- **PROBLEM DETAILS**:
Would you copy only the lines below, from the one containing "At what distance" through the very last one, leaving the pictures out?

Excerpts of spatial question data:
-*-*-
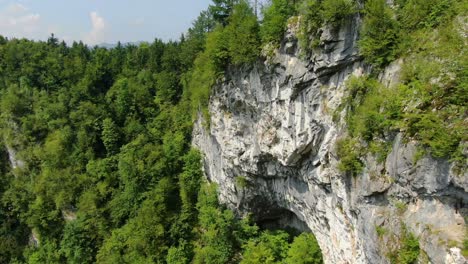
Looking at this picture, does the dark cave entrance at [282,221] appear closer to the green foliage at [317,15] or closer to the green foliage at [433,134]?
the green foliage at [317,15]

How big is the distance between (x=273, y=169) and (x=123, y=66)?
112 ft

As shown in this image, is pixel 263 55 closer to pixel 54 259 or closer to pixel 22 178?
pixel 54 259

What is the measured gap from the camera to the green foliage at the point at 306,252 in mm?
20109

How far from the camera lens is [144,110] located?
37.4 metres

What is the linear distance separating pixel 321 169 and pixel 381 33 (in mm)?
6839

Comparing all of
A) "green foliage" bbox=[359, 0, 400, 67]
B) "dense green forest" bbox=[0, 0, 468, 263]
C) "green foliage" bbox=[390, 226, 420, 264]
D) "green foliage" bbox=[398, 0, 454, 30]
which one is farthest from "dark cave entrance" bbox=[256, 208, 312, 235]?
"green foliage" bbox=[398, 0, 454, 30]

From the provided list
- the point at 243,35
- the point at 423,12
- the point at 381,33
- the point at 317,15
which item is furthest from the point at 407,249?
the point at 243,35

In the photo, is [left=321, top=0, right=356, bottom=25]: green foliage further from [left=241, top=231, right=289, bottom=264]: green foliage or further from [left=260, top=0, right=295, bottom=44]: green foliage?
[left=241, top=231, right=289, bottom=264]: green foliage

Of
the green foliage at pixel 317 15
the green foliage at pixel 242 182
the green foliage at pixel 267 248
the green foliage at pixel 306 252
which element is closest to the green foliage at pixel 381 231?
the green foliage at pixel 317 15

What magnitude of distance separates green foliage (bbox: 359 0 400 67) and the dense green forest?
5 cm

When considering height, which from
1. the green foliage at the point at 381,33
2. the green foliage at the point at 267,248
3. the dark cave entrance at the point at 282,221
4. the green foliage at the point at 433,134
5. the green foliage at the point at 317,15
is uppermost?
the green foliage at the point at 317,15

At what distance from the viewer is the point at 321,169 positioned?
15.9 m

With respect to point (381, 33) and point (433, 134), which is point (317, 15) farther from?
point (433, 134)

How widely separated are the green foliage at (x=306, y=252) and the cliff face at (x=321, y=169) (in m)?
1.97
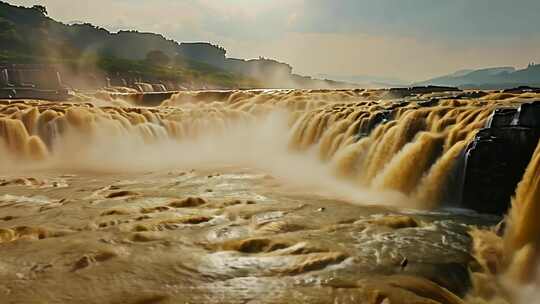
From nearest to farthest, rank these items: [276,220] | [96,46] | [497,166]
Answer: [276,220]
[497,166]
[96,46]

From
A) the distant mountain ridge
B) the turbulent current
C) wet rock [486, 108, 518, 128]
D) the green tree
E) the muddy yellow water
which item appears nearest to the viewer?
the muddy yellow water

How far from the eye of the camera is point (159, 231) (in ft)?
26.2

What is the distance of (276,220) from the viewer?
877 cm

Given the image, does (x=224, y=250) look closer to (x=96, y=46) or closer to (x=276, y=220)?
(x=276, y=220)

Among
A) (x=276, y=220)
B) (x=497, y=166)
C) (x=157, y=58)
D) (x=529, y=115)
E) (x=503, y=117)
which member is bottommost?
(x=276, y=220)

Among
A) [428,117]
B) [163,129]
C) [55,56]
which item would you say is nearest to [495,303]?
[428,117]

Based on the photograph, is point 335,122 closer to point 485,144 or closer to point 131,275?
point 485,144

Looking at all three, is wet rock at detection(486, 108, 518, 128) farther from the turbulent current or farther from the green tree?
the green tree

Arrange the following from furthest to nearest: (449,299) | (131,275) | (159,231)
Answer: (159,231) → (131,275) → (449,299)

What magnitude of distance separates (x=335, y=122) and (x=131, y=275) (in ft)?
43.3

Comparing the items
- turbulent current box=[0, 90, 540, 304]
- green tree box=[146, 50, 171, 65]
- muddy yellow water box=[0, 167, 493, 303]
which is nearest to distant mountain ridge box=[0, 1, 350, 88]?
green tree box=[146, 50, 171, 65]

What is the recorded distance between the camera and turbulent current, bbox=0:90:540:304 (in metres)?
5.74

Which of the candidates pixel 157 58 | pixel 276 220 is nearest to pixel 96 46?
pixel 157 58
-*-*-
- **ANSWER FOR THIS EXERCISE**:
At what distance from the viewer is the point at 321,169 positioned?
15.9 m

With respect to point (381, 33) and point (433, 134), which is point (317, 15) farther from?
point (433, 134)

How widely separated are the green foliage at (x=306, y=252) and the cliff face at (x=321, y=169) (in m)?
1.97
From nearest to farthest, rank these items: [276,220] | [96,46] | [497,166]
Answer: [276,220]
[497,166]
[96,46]

From
A) the distant mountain ridge
B) the turbulent current
C) wet rock [486, 108, 518, 128]
D) the green tree
E) the muddy yellow water
which item appears nearest to the viewer?
the muddy yellow water

How far from the eye of the camera is point (159, 231) (in ft)?
26.2

What is the distance of (276,220) from the viewer?
877 cm

Given the image, does (x=224, y=250) look closer to (x=96, y=46) or closer to (x=276, y=220)?
(x=276, y=220)

Among
A) (x=276, y=220)
B) (x=497, y=166)
C) (x=157, y=58)
D) (x=529, y=115)
E) (x=503, y=117)
which member is bottommost?
(x=276, y=220)

Among
A) [428,117]
B) [163,129]
C) [55,56]
which item would you say is nearest to [495,303]?
[428,117]

Based on the photograph, is point 335,122 closer to point 485,144 or closer to point 131,275?
point 485,144

Looking at all three, is wet rock at detection(486, 108, 518, 128) farther from the turbulent current or farther from the green tree?
the green tree

Arrange the following from furthest to nearest: (449,299) | (131,275) | (159,231)
Answer: (159,231) → (131,275) → (449,299)

What magnitude of distance separates (x=335, y=122) and (x=131, y=275) (in ft)?
43.3

Comparing the items
- turbulent current box=[0, 90, 540, 304]
- green tree box=[146, 50, 171, 65]
- muddy yellow water box=[0, 167, 493, 303]
which is nearest to distant mountain ridge box=[0, 1, 350, 88]?
green tree box=[146, 50, 171, 65]

What is the recorded distance between the camera and turbulent current, bbox=0:90:540:304 (in metres)?
5.74

Which of the candidates pixel 157 58 | pixel 276 220 is nearest to pixel 96 46?
pixel 157 58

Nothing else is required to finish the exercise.